Requirements =
According to the Office of Advocacy overview below, what accounts for the annual one-time savings in small business compliance reported since 2009? Answer in one to three sentences.

Requirements (What of Whom?)
The Office of Advocacy’s original duties regarding regulatory oversight included: 

  • Measure the direct costs and other effects of government regulation on small businesses
  • Make legislative and non-legislative proposals for eliminating excessive or unnecessary regulations of small businesses
  • Evaluate the efforts of Federal agencies, business and industry to assist minority enterprises

In 1980, the role of the Office of Advocacy expanded to oversee federal agency compliance with the Regulatory Flexibility Act (RFA), which encourages federal agencies to consider rule alternatives with lower impacts on small businesses (see “Regulatory Flexibility Act”).

Oversight for rule compliance
The Office of Advocacy is answerable to Congress as well as the Small Business Administration (SBA).

Reform “Teeth”
Government agencies are required by law to share information requested by the Office of Advocacy’s Chief Counsel. The Office of Advocacy itself does not have the power to approve or block new regulations impacting small businesses, and their $9.12 million dollar annual budget and roughly fifty full time staff [1] is small in comparison to the size of the agencies they monitor. 

Outcomes
Since 2009, the Office of Advocacy has reported annual one-time savings for small business compliance of between $1.53-$14.9 billion dollars due to their efforts [2] ( < 1%  of total annual federal compliance costs in the U.S).

Source material =

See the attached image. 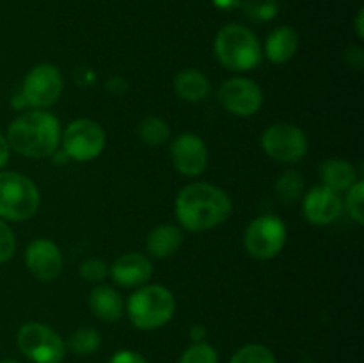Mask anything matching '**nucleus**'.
<instances>
[{"label": "nucleus", "instance_id": "7c9ffc66", "mask_svg": "<svg viewBox=\"0 0 364 363\" xmlns=\"http://www.w3.org/2000/svg\"><path fill=\"white\" fill-rule=\"evenodd\" d=\"M345 57H347L348 64H350L352 68H355V70H361L363 63H364L363 48H359V46H350V48L347 50V53H345Z\"/></svg>", "mask_w": 364, "mask_h": 363}, {"label": "nucleus", "instance_id": "f257e3e1", "mask_svg": "<svg viewBox=\"0 0 364 363\" xmlns=\"http://www.w3.org/2000/svg\"><path fill=\"white\" fill-rule=\"evenodd\" d=\"M233 203L220 187L206 182L188 184L178 192L174 212L185 230L206 231L223 224L231 216Z\"/></svg>", "mask_w": 364, "mask_h": 363}, {"label": "nucleus", "instance_id": "7ed1b4c3", "mask_svg": "<svg viewBox=\"0 0 364 363\" xmlns=\"http://www.w3.org/2000/svg\"><path fill=\"white\" fill-rule=\"evenodd\" d=\"M217 60L231 71L255 70L263 59L262 43L251 28L230 23L220 28L213 41Z\"/></svg>", "mask_w": 364, "mask_h": 363}, {"label": "nucleus", "instance_id": "f8f14e48", "mask_svg": "<svg viewBox=\"0 0 364 363\" xmlns=\"http://www.w3.org/2000/svg\"><path fill=\"white\" fill-rule=\"evenodd\" d=\"M171 159L178 173L185 177H199L208 166V148L199 135L185 132L171 144Z\"/></svg>", "mask_w": 364, "mask_h": 363}, {"label": "nucleus", "instance_id": "1a4fd4ad", "mask_svg": "<svg viewBox=\"0 0 364 363\" xmlns=\"http://www.w3.org/2000/svg\"><path fill=\"white\" fill-rule=\"evenodd\" d=\"M308 137L291 123H274L262 134V148L267 157L281 164H295L308 153Z\"/></svg>", "mask_w": 364, "mask_h": 363}, {"label": "nucleus", "instance_id": "f3484780", "mask_svg": "<svg viewBox=\"0 0 364 363\" xmlns=\"http://www.w3.org/2000/svg\"><path fill=\"white\" fill-rule=\"evenodd\" d=\"M183 244V231L176 224H159L146 238V251L155 258H169Z\"/></svg>", "mask_w": 364, "mask_h": 363}, {"label": "nucleus", "instance_id": "ddd939ff", "mask_svg": "<svg viewBox=\"0 0 364 363\" xmlns=\"http://www.w3.org/2000/svg\"><path fill=\"white\" fill-rule=\"evenodd\" d=\"M63 253H60L59 246L55 242L48 241V238H36L27 246L25 251V265L31 270L34 278L39 281H50L57 280L63 273Z\"/></svg>", "mask_w": 364, "mask_h": 363}, {"label": "nucleus", "instance_id": "6e6552de", "mask_svg": "<svg viewBox=\"0 0 364 363\" xmlns=\"http://www.w3.org/2000/svg\"><path fill=\"white\" fill-rule=\"evenodd\" d=\"M105 130L102 125L89 117L71 121L60 135L63 152L68 159L77 162H89L102 155L105 148Z\"/></svg>", "mask_w": 364, "mask_h": 363}, {"label": "nucleus", "instance_id": "4be33fe9", "mask_svg": "<svg viewBox=\"0 0 364 363\" xmlns=\"http://www.w3.org/2000/svg\"><path fill=\"white\" fill-rule=\"evenodd\" d=\"M137 134L141 137V141L148 146H160L166 144L171 137V130L167 121H164L162 117L156 116H148L139 123Z\"/></svg>", "mask_w": 364, "mask_h": 363}, {"label": "nucleus", "instance_id": "a211bd4d", "mask_svg": "<svg viewBox=\"0 0 364 363\" xmlns=\"http://www.w3.org/2000/svg\"><path fill=\"white\" fill-rule=\"evenodd\" d=\"M297 48L299 34L287 25L274 28L265 41V56L274 64H284L294 59Z\"/></svg>", "mask_w": 364, "mask_h": 363}, {"label": "nucleus", "instance_id": "393cba45", "mask_svg": "<svg viewBox=\"0 0 364 363\" xmlns=\"http://www.w3.org/2000/svg\"><path fill=\"white\" fill-rule=\"evenodd\" d=\"M230 363H276V358L265 345L249 344L238 349Z\"/></svg>", "mask_w": 364, "mask_h": 363}, {"label": "nucleus", "instance_id": "2f4dec72", "mask_svg": "<svg viewBox=\"0 0 364 363\" xmlns=\"http://www.w3.org/2000/svg\"><path fill=\"white\" fill-rule=\"evenodd\" d=\"M9 155H11V148L9 144H7L6 135L0 134V171H2V167H6V164L9 162Z\"/></svg>", "mask_w": 364, "mask_h": 363}, {"label": "nucleus", "instance_id": "b1692460", "mask_svg": "<svg viewBox=\"0 0 364 363\" xmlns=\"http://www.w3.org/2000/svg\"><path fill=\"white\" fill-rule=\"evenodd\" d=\"M242 11L252 21H270L279 13L277 0H242Z\"/></svg>", "mask_w": 364, "mask_h": 363}, {"label": "nucleus", "instance_id": "f704fd0d", "mask_svg": "<svg viewBox=\"0 0 364 363\" xmlns=\"http://www.w3.org/2000/svg\"><path fill=\"white\" fill-rule=\"evenodd\" d=\"M191 337H192V340L203 342V338H205V327H201V326L192 327V330H191Z\"/></svg>", "mask_w": 364, "mask_h": 363}, {"label": "nucleus", "instance_id": "c9c22d12", "mask_svg": "<svg viewBox=\"0 0 364 363\" xmlns=\"http://www.w3.org/2000/svg\"><path fill=\"white\" fill-rule=\"evenodd\" d=\"M0 363H20V362H16V359H2Z\"/></svg>", "mask_w": 364, "mask_h": 363}, {"label": "nucleus", "instance_id": "412c9836", "mask_svg": "<svg viewBox=\"0 0 364 363\" xmlns=\"http://www.w3.org/2000/svg\"><path fill=\"white\" fill-rule=\"evenodd\" d=\"M304 177L297 169H288L277 178L276 182V196L283 203H295L304 196Z\"/></svg>", "mask_w": 364, "mask_h": 363}, {"label": "nucleus", "instance_id": "9d476101", "mask_svg": "<svg viewBox=\"0 0 364 363\" xmlns=\"http://www.w3.org/2000/svg\"><path fill=\"white\" fill-rule=\"evenodd\" d=\"M64 78L59 68L43 63L32 68L21 85V96L25 105L31 109H46L53 105L63 95Z\"/></svg>", "mask_w": 364, "mask_h": 363}, {"label": "nucleus", "instance_id": "f03ea898", "mask_svg": "<svg viewBox=\"0 0 364 363\" xmlns=\"http://www.w3.org/2000/svg\"><path fill=\"white\" fill-rule=\"evenodd\" d=\"M60 123L45 109H32L18 116L7 127V144L27 159H46L55 155L60 144Z\"/></svg>", "mask_w": 364, "mask_h": 363}, {"label": "nucleus", "instance_id": "39448f33", "mask_svg": "<svg viewBox=\"0 0 364 363\" xmlns=\"http://www.w3.org/2000/svg\"><path fill=\"white\" fill-rule=\"evenodd\" d=\"M41 205V194L34 182L16 171H0V219H31Z\"/></svg>", "mask_w": 364, "mask_h": 363}, {"label": "nucleus", "instance_id": "2eb2a0df", "mask_svg": "<svg viewBox=\"0 0 364 363\" xmlns=\"http://www.w3.org/2000/svg\"><path fill=\"white\" fill-rule=\"evenodd\" d=\"M153 265L151 260L142 253L130 251L127 255L119 256L116 262L110 265V276L114 278L117 285L127 288H139L146 285V281L151 278Z\"/></svg>", "mask_w": 364, "mask_h": 363}, {"label": "nucleus", "instance_id": "c756f323", "mask_svg": "<svg viewBox=\"0 0 364 363\" xmlns=\"http://www.w3.org/2000/svg\"><path fill=\"white\" fill-rule=\"evenodd\" d=\"M109 363H148V359L142 354H139L137 351H117L112 358L109 359Z\"/></svg>", "mask_w": 364, "mask_h": 363}, {"label": "nucleus", "instance_id": "bb28decb", "mask_svg": "<svg viewBox=\"0 0 364 363\" xmlns=\"http://www.w3.org/2000/svg\"><path fill=\"white\" fill-rule=\"evenodd\" d=\"M363 199H364V184L361 180H358L350 189H347V199H345V209H347L348 216H350L358 224L364 223Z\"/></svg>", "mask_w": 364, "mask_h": 363}, {"label": "nucleus", "instance_id": "423d86ee", "mask_svg": "<svg viewBox=\"0 0 364 363\" xmlns=\"http://www.w3.org/2000/svg\"><path fill=\"white\" fill-rule=\"evenodd\" d=\"M16 342L23 356L34 363H60L66 356V342L46 324H23L18 330Z\"/></svg>", "mask_w": 364, "mask_h": 363}, {"label": "nucleus", "instance_id": "dca6fc26", "mask_svg": "<svg viewBox=\"0 0 364 363\" xmlns=\"http://www.w3.org/2000/svg\"><path fill=\"white\" fill-rule=\"evenodd\" d=\"M89 306H91V312L105 322H116L124 312L123 298L116 288L109 285H98L92 288L89 295Z\"/></svg>", "mask_w": 364, "mask_h": 363}, {"label": "nucleus", "instance_id": "9b49d317", "mask_svg": "<svg viewBox=\"0 0 364 363\" xmlns=\"http://www.w3.org/2000/svg\"><path fill=\"white\" fill-rule=\"evenodd\" d=\"M219 102L235 116L247 117L258 112L263 105V91L255 80L245 77H233L219 88Z\"/></svg>", "mask_w": 364, "mask_h": 363}, {"label": "nucleus", "instance_id": "72a5a7b5", "mask_svg": "<svg viewBox=\"0 0 364 363\" xmlns=\"http://www.w3.org/2000/svg\"><path fill=\"white\" fill-rule=\"evenodd\" d=\"M363 21H364V11L359 9L358 16H355V25H354L355 34H358L359 39L364 38V25H363Z\"/></svg>", "mask_w": 364, "mask_h": 363}, {"label": "nucleus", "instance_id": "6ab92c4d", "mask_svg": "<svg viewBox=\"0 0 364 363\" xmlns=\"http://www.w3.org/2000/svg\"><path fill=\"white\" fill-rule=\"evenodd\" d=\"M173 88L180 100L188 103H198L208 96L210 80L203 71L196 70V68H187L174 77Z\"/></svg>", "mask_w": 364, "mask_h": 363}, {"label": "nucleus", "instance_id": "c85d7f7f", "mask_svg": "<svg viewBox=\"0 0 364 363\" xmlns=\"http://www.w3.org/2000/svg\"><path fill=\"white\" fill-rule=\"evenodd\" d=\"M16 251V238H14L13 230L4 219H0V263H6L7 260L13 258Z\"/></svg>", "mask_w": 364, "mask_h": 363}, {"label": "nucleus", "instance_id": "0eeeda50", "mask_svg": "<svg viewBox=\"0 0 364 363\" xmlns=\"http://www.w3.org/2000/svg\"><path fill=\"white\" fill-rule=\"evenodd\" d=\"M288 231L281 217L265 214L249 223L244 233V248L252 258L270 260L283 251Z\"/></svg>", "mask_w": 364, "mask_h": 363}, {"label": "nucleus", "instance_id": "aec40b11", "mask_svg": "<svg viewBox=\"0 0 364 363\" xmlns=\"http://www.w3.org/2000/svg\"><path fill=\"white\" fill-rule=\"evenodd\" d=\"M320 177L322 185L329 187L331 191L341 192L350 189L358 182L354 166L343 159H327L320 164Z\"/></svg>", "mask_w": 364, "mask_h": 363}, {"label": "nucleus", "instance_id": "473e14b6", "mask_svg": "<svg viewBox=\"0 0 364 363\" xmlns=\"http://www.w3.org/2000/svg\"><path fill=\"white\" fill-rule=\"evenodd\" d=\"M213 6L219 7L223 11H230L235 9V7H240L242 6V0H212Z\"/></svg>", "mask_w": 364, "mask_h": 363}, {"label": "nucleus", "instance_id": "4468645a", "mask_svg": "<svg viewBox=\"0 0 364 363\" xmlns=\"http://www.w3.org/2000/svg\"><path fill=\"white\" fill-rule=\"evenodd\" d=\"M343 210V201L338 192L331 191L326 185H316L309 189L302 198V214L308 223L315 226H327L340 217Z\"/></svg>", "mask_w": 364, "mask_h": 363}, {"label": "nucleus", "instance_id": "5701e85b", "mask_svg": "<svg viewBox=\"0 0 364 363\" xmlns=\"http://www.w3.org/2000/svg\"><path fill=\"white\" fill-rule=\"evenodd\" d=\"M102 344V335L95 327H80L68 340V349L78 356H89L96 352Z\"/></svg>", "mask_w": 364, "mask_h": 363}, {"label": "nucleus", "instance_id": "a878e982", "mask_svg": "<svg viewBox=\"0 0 364 363\" xmlns=\"http://www.w3.org/2000/svg\"><path fill=\"white\" fill-rule=\"evenodd\" d=\"M180 363H219V354L206 342H194L181 354Z\"/></svg>", "mask_w": 364, "mask_h": 363}, {"label": "nucleus", "instance_id": "cd10ccee", "mask_svg": "<svg viewBox=\"0 0 364 363\" xmlns=\"http://www.w3.org/2000/svg\"><path fill=\"white\" fill-rule=\"evenodd\" d=\"M80 276L91 283H100L110 274V267L102 258H87L80 263Z\"/></svg>", "mask_w": 364, "mask_h": 363}, {"label": "nucleus", "instance_id": "20e7f679", "mask_svg": "<svg viewBox=\"0 0 364 363\" xmlns=\"http://www.w3.org/2000/svg\"><path fill=\"white\" fill-rule=\"evenodd\" d=\"M127 312L132 324L139 330H159L173 319L176 299L164 285H142L128 299Z\"/></svg>", "mask_w": 364, "mask_h": 363}]
</instances>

Response for this exercise =
The overview credits these savings to the efforts of the Office of Advocacy. It reports them as between $1.53 billion and $14.9 billion each year, which is less than 1% of total annual federal compliance costs in the U.S.